[START OF Material provided]
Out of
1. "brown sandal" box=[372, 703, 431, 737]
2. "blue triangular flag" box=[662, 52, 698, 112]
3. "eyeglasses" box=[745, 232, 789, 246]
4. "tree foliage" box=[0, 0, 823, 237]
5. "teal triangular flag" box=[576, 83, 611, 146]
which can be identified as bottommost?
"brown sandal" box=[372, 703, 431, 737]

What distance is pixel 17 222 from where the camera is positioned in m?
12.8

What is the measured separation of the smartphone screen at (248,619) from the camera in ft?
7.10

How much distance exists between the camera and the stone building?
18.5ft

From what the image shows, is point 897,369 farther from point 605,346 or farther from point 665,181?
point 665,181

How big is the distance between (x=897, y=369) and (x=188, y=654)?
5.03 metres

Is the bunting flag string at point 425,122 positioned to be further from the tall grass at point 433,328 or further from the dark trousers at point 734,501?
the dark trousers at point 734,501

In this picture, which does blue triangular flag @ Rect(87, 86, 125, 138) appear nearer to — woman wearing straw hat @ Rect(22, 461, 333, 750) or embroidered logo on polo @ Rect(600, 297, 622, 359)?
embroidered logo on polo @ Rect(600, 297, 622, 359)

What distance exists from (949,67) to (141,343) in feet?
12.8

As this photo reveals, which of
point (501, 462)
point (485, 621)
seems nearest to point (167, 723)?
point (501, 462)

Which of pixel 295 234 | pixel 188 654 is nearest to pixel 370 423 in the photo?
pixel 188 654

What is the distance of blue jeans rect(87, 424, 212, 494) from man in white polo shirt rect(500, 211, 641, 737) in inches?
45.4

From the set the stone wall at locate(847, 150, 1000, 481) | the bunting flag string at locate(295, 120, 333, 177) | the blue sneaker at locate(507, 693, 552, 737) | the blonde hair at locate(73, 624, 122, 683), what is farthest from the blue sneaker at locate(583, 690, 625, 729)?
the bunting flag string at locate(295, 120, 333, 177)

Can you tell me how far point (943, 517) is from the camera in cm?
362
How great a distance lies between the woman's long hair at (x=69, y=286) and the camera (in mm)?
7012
[END OF Material provided]
What is asked: Copy out, word for word, everything from the line containing "Which of pixel" down to the end of the items, with both ends included.

Written answer:
Which of pixel 295 234 | pixel 188 654 is nearest to pixel 370 423 in the photo?
pixel 188 654

What is the distance of blue jeans rect(87, 424, 212, 494) from man in white polo shirt rect(500, 211, 641, 737) in inches?
45.4

From the set the stone wall at locate(847, 150, 1000, 481) | the bunting flag string at locate(295, 120, 333, 177) | the blue sneaker at locate(507, 693, 552, 737) | the blonde hair at locate(73, 624, 122, 683), what is farthest from the blue sneaker at locate(583, 690, 625, 729)?
the bunting flag string at locate(295, 120, 333, 177)

Can you tell me how far point (943, 517) is from the camera in cm?
362
How great a distance lies between the woman's long hair at (x=69, y=286) and the camera (in mm)?
7012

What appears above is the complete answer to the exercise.